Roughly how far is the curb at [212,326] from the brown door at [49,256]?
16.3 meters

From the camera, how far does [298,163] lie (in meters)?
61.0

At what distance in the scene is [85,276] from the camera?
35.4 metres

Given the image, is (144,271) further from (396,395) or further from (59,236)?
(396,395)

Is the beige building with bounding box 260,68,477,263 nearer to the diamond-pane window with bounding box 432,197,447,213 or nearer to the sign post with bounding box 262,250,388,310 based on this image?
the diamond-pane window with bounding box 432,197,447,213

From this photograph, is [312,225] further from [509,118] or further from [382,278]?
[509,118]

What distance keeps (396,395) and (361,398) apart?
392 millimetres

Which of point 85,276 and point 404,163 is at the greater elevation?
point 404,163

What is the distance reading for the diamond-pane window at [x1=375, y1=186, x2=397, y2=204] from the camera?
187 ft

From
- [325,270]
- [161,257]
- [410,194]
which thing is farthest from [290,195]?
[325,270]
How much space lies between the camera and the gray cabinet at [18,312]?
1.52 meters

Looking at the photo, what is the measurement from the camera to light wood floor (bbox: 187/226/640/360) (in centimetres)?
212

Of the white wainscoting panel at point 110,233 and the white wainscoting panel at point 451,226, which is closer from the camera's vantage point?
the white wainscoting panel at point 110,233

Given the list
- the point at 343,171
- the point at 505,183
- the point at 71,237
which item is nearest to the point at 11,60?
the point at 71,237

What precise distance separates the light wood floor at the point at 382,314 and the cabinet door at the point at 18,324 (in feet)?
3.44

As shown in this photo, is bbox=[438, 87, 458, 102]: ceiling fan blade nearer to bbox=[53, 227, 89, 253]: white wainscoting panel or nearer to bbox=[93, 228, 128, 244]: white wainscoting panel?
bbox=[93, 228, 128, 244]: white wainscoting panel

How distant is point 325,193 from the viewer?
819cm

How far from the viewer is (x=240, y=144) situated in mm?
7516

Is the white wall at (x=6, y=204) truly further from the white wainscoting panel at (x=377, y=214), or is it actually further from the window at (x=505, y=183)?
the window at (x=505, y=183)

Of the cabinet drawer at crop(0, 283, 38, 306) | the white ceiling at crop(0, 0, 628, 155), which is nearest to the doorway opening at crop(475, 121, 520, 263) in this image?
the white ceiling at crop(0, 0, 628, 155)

● **The exercise**: Output every line above without altering anything.

● **Result of this task**:
Roughly how far is the curb at [212,326] from the brown door at [49,256]?
16.3 meters

From the camera, how far does [298,163] lie (in meters)?
61.0

At what distance in the scene is [85,276] from the camera?
35.4 metres

Given the image, is (144,271) further from (396,395) or further from (59,236)?
(396,395)

Is the beige building with bounding box 260,68,477,263 nearer to the diamond-pane window with bounding box 432,197,447,213 or nearer to the sign post with bounding box 262,250,388,310 based on this image?
the diamond-pane window with bounding box 432,197,447,213

From this photograph, is [312,225] further from [509,118] or further from [382,278]?
[509,118]

What distance keeps (396,395) and (361,398) apart?
392 millimetres

Which of point 85,276 and point 404,163 is at the greater elevation?
point 404,163

What is the distance reading for the diamond-pane window at [x1=375, y1=186, x2=397, y2=204] from the camera?
187 ft

From
- [325,270]
- [161,257]
- [410,194]
which thing is farthest from [290,195]?
[325,270]
How much space lies between the camera and the gray cabinet at [18,312]?
1.52 meters

Looking at the photo, what is the measurement from the camera to light wood floor (bbox: 187/226/640/360) (in centimetres)?
212

Of the white wainscoting panel at point 110,233 and the white wainscoting panel at point 451,226, which is closer from the camera's vantage point?
the white wainscoting panel at point 110,233

Given the list
- the point at 343,171
- the point at 505,183
- the point at 71,237
which item is nearest to the point at 11,60?
the point at 71,237

What precise distance separates the light wood floor at the point at 382,314 and the cabinet door at the point at 18,324 (in feet)?
3.44

As shown in this photo, is bbox=[438, 87, 458, 102]: ceiling fan blade nearer to bbox=[53, 227, 89, 253]: white wainscoting panel or nearer to bbox=[93, 228, 128, 244]: white wainscoting panel?
bbox=[93, 228, 128, 244]: white wainscoting panel

How distant is point 325,193 from the viewer?
819cm

How far from the viewer is (x=240, y=144) situated in mm?
7516

Is the white wall at (x=6, y=204) truly further from the white wainscoting panel at (x=377, y=214), or is it actually further from the window at (x=505, y=183)?
the window at (x=505, y=183)

Of the cabinet drawer at crop(0, 283, 38, 306) | the white ceiling at crop(0, 0, 628, 155), which is nearest to the doorway opening at crop(475, 121, 520, 263) in this image?
the white ceiling at crop(0, 0, 628, 155)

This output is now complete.